Driving along the new inner bypass cutting through the neighbourhoods to the East of Nairobi is a timely reminder of the press of humanity as cities grow at seemingly exponential rates.
Years ago, an incomplete memory has Doctor Who arrive in a future place, a dystopian place where the urban poor were put to work, make work, as heat exchangers for the elite. Living in their tower blocks, the poor were fed and watered, kept on their treadmills of mundaneity with copious activities of meaningless self-gratification. Our hero in his time machine saw this but, can I remember a happy ending?
Now, driving along this road, two lanes of through traffic in each direction, looking at 8 storey apartment blocks towering up either side creating grey canyon walls where the middle class instinct is to check the central locking is functioning and we are safe in our capsule venturing through different social organisations. No stranger to a number of these neighbourhoods from bygone days, I recognise some of the older buildings when nothing rose above 4 storeys and the social ethic was remembered as being different. Clearly my perceptions have changed. But so have the social pressures and senses of them and us. The sheer numbers have dramatically increased – my days of being in Eastlands and Eastleigh were in the days of Nairobi perhaps being four millions souls. Now, the city is home to eight million. 8,000,000. This is an awful lot of curved figures fitted into rectangular boxes reaching higher and higher, blocking the sun from more and more windows. Taking the light from lives?
There are speed bumps and rumble strips at various points along the canyon floor. People here do not warrant footbridges and so they take their lives back into their hands crossing the 4 lanes of traffic in groups. Pressing in on to the road when someone caring for their shock absorbers bouncing across the speed bumps and rumble strips slows the matatus, buses and commuters to the outer suburbs. Window open I offer the white guy’s innocent greeting to a lad weaving between vehicles selling sweets. Suddenly, more vendors appear, these men and women earn a precarious living day to day, under the sun, in the rain. Always breathing in diesel and petrol fumes, the quality of working conditions – appalling. What choice do people have? Understandable people seek solace in the marketing of instant gratification in gambling and winning undreamt millions to lift them from the daily grind.
As the next wave of people take control to cross the four lanes of traffic and stop vehicles from progressing, the antipathy is palpable. This is a battle of wills, people have to stay locked together and take on the vehicles driven by people hurrying home to endless boxes stacked in regular neat rows; estates of ‘townhouses’. Or perhaps they step in front of a bus filled with people who have aspired to a job offering the relative luxury of a three hour commute a day. It is a situation where the driver is urged to push on, get me home so I can sleep and start again at 5:00 tomorrow. Maybe Saturday night will bring me a win betting on the Premier League? People power is evident and so is the fragility of the whole social set up. What small spark would cause an outburst of life threatening proportions? A vehicle hitting pedestrians does cause incidents when mobs will swiftly mobilise to make trouble and all the lawless to take advantage.

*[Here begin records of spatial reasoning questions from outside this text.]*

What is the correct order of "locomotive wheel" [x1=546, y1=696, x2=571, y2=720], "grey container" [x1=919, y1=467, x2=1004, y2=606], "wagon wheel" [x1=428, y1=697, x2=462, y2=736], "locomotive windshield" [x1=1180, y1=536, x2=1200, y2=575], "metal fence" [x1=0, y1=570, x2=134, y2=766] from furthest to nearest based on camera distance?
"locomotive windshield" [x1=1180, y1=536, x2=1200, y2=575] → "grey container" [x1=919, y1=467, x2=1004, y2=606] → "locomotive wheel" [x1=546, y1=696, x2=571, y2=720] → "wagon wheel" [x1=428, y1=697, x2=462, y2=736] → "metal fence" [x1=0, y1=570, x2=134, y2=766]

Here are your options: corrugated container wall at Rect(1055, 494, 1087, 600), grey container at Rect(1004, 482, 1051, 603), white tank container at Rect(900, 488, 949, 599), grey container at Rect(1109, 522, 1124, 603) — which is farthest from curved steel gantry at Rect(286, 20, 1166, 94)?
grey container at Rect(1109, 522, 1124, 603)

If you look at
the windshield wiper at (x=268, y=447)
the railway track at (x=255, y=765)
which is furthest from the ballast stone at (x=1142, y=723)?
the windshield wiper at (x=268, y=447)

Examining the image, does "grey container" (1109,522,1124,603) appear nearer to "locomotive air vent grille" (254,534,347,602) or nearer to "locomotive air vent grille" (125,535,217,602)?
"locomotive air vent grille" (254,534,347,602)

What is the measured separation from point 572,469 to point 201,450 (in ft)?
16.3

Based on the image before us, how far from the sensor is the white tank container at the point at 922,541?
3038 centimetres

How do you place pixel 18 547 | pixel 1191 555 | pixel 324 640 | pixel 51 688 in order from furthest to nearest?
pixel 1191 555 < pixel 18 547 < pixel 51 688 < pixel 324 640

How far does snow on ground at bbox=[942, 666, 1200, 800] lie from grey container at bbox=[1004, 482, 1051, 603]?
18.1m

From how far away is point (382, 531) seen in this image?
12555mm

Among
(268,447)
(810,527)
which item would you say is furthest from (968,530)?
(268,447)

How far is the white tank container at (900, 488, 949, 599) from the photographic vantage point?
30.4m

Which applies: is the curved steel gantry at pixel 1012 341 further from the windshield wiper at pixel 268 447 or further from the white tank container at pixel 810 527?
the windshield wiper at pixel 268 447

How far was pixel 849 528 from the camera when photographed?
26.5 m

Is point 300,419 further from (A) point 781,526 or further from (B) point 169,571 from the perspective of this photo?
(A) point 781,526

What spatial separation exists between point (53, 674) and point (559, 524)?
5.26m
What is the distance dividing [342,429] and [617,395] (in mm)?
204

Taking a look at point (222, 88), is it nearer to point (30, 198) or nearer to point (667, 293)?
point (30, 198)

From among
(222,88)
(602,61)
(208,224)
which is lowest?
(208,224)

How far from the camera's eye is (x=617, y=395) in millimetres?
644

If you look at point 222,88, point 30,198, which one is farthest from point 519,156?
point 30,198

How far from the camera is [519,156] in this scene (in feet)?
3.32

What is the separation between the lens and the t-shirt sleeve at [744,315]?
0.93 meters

The bus and matatus are better organised and their networks can swiftly create social disruption on a scale impacting tens of thousands within hours. The social fabric rips easily and the tears are patched but the whole city’s garb becomes ever more un-presentable. How to get over this? Or around it? Or through it? Urban freeways and central locking along with the power of prayer you are not caught when some small incident rips the fabric or creates the tinderbox for urban wildfires. Are we deliberately distancing ourselves from the experiences of the majority? Or is this a realism as inequality feeds inequity and that Gini Coefficient is never going back in the equality bottle?
Reality bites back, the vehicle fumes hang in the chasm that is an urban expressway through lives only dreaming of escaping to where the road goes. The sun has gone now, lights glow in dukas, shops, bars and the ubiquitous mobile phone shops. Seems fewer lights glow on the vehicles tracking along the road. Some simply leave the lights off; people still believe they save fuel running on with no electric being consumed in lighting their vehicle. Some simply are in such a poor state of repair, there are no working lights on the corners of the vehicle. Motorbikes weave through this setting; regularly no back lights and overloaded with two pinion passengers. The day’s heat is dispersing into a cloudless night; the pall of pollution, vehicles and the detritus of us humans living in cramped conditions with a paucity of services, hangs so heavy you can taste it on the roof of your mouth. Perhaps this is where the new wave of jobs for the urban poor will come from? Maybe their lungs will become the purification devices to cleanse the air of the pollution the few wreak on the many? Allied with the capability to exchange heat, perhaps this is the Dystopian conclusion to the establishment of social safety nets; paid to cleanse air and lower the atmospheric temperature as heat and air exchanges.
A whole new, sad, meaning to a living lung for megacities?
A new set of questions to have intellectuals re-redefine what meant by decent work and the dignity of endeavour for self-respect?
Come see cities of the dark nights and hot days where clean water is often a luxury and then think again on the Philadelphia Declaration:- Poverty anywhere is a threat to Prosperity everywhere.